Currently, you can choose from four log routing options for Trusted Signing in Azure:

• Log Analytics workspace: A Log Analytics workspace serves as a distinct environment for log data. Each workspace has its own data repository and configuration. It’s the designated destination for your data. If you haven’t already set up a workspace, create one before you proceed. For more information, see the Log Analytics workspace overview.

• Azure Storage account: An Azure Storage account houses all your Storage data objects, including blobs, files, queues, and tables. It offers a unique namespace for your Storage data, and it's accessible globally via HTTP or HTTPS.

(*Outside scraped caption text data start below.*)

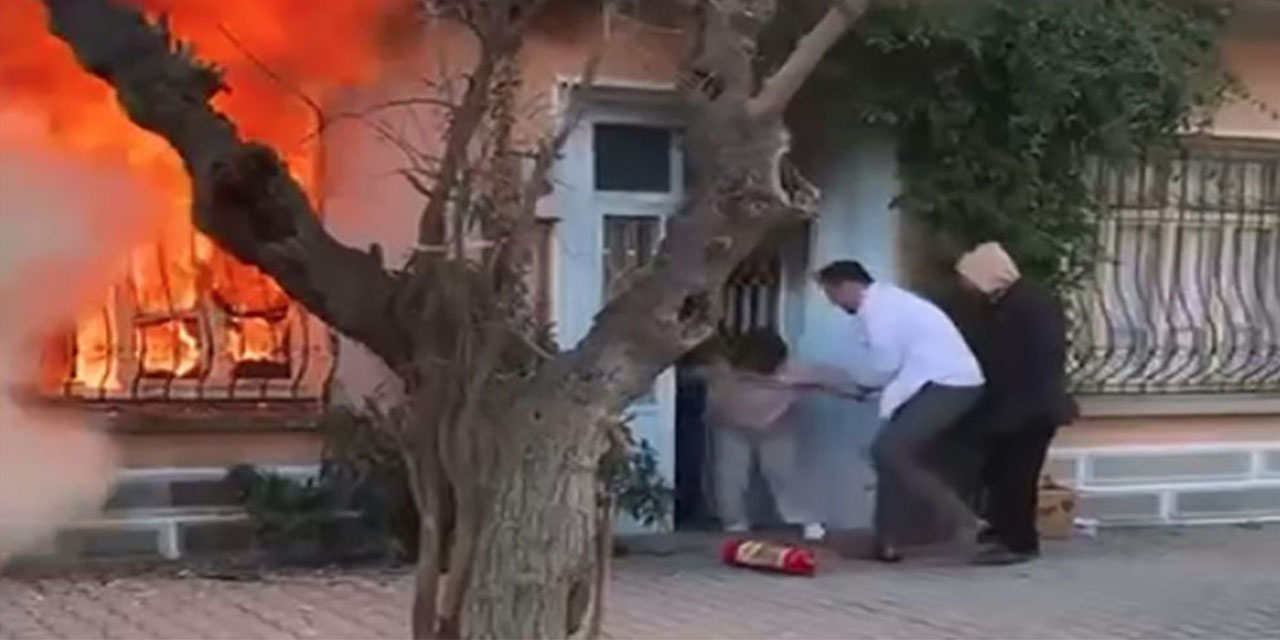 Kedisi için alevlere daldı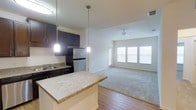 This single-floor residence offers a thoughtfully designed open-concept layout that seamlessly connects the kitchen and living area, creating a spacious and welcoming atmosphere. The kitchen is appointed with rich dark cabinetry, granite-look countertops, and stainless steel appliances, including a full-size refrigerator. A peninsula with a breakfast bar provides additional prep space and casual seating, while two pendant lights hang above, adding a warm, modern touch. A flush-mounted light fixture further brightens the space. The kitchen flows naturally into the living area, which transitions from hardwood-style flooring to plush carpeting, defining the two functional zones. The living area is bathed in natural light from a large multi-panel window, and a ceiling fan overhead ensures year-round comfort. Neutral wall tones and clean lines throughout contribute to a bright, airy ambiance. The overall design balances practicality with contemporary style, making the space both functional and inviting for everyday living.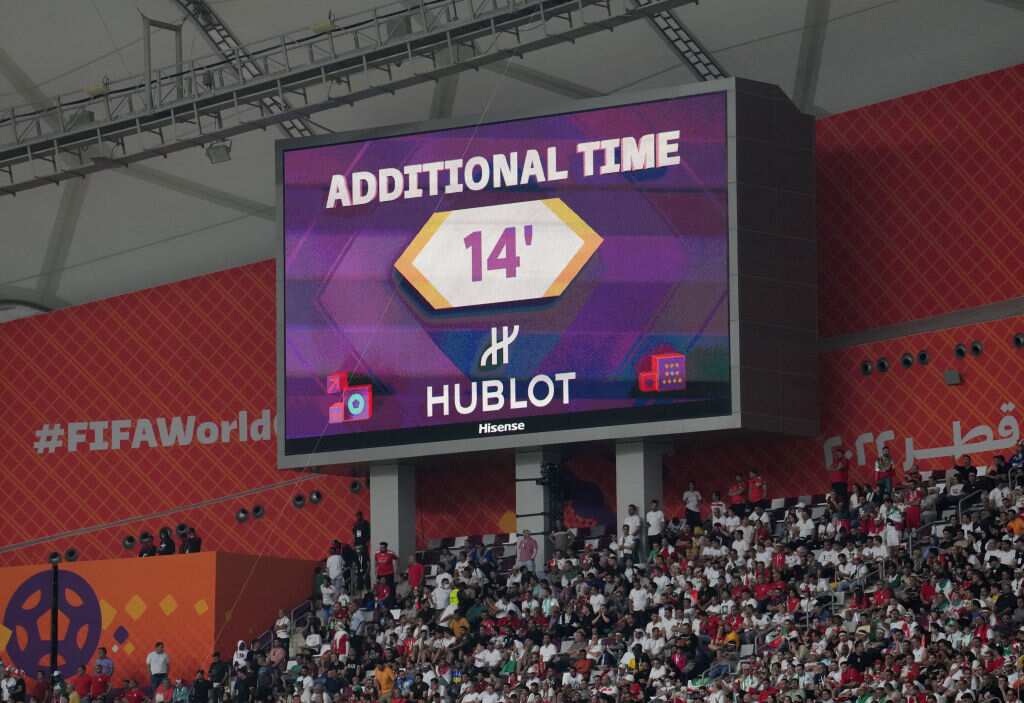 A scoreboard in a stadium. It reads: Additional Time 14'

  To set up your storage account:

  1. For Select your Subscription, select the Azure subscription that you want to use.
  2. For Choose a Storage Account, specify the Azure Storage account where you want to store your data.
  3. For Azure Storage Lifecycle Policy, use the Azure Storage Lifecycle Policy to manage how long your logs are retained.

  For more information, see the Azure Storage account overview.

• Event hub: Azure Event Hubs is a cloud-native data streaming service that can handle millions of events per second with low latency. It seamlessly streams data from any source to any destination. When you set up your event hub, you can specify the subscription to which the event hub belongs.

  For more information, see the Event Hubs overview.

• Partner solution: You can send platform metrics and logs to certain Azure Monitor partners.

Remember that each setting can have no more than one of each type of destination. If you need to delete, rename, move, or migrate a resource across resource groups or subscriptions, first delete its diagnostic settings.

For more information, see Diagnostic settings in Azure Monitor and Create diagnostic settings in Azure Monitor.

This article demonstrates an example of how to view signing transactions by using an Azure Storage account.

Prerequisites

To complete the steps in this article, you need:

• An Azure subscription.
• A Trusted Signing account.
• The ability to create a storage account in an Azure subscription. (Note that billing for storage accounts is separate from billing for Trusted Signing resources.) 

Send signing transactions to a storage account

Create a storage account guides you through the steps to create a storage account in the same region as your Trusted Signing account. (A basic storage account is sufficient.)

To access and send signing transactions to your storage account: 

1. In the Azure portal, go to your Trusted Signing account.

2. On the Trusted Signing account Overview pane, in the resource menu under Monitoring, select Diagnostic settings.

3. On the Diagnostic settings pane, select + Add diagnostic setting.

   

4. On the Diagnostic setting pane:

   1. Enter a name for the diagnostic setting.
   2. Under Logs > Categories, select the Sign Transactions checkbox.
   3. Under Destination details, select the Archive to a storage account checkbox.
   4. Select the subscription and storage account that you want to use.

   

5. Select Save. A pane displays a list of all diagnostic settings that were created for this code signing account. 

6. After you create a diagnostic setting, wait for 10 to 15 minutes for the events to begin to be ingested in the storage account you created. 

7. Go to the storage account. 

8. In your storage account resource menu under Data storage, go to Containers.

9. In the list, select the container named insights-logs-signtransactions. Go to the date and time you want to view to download the log.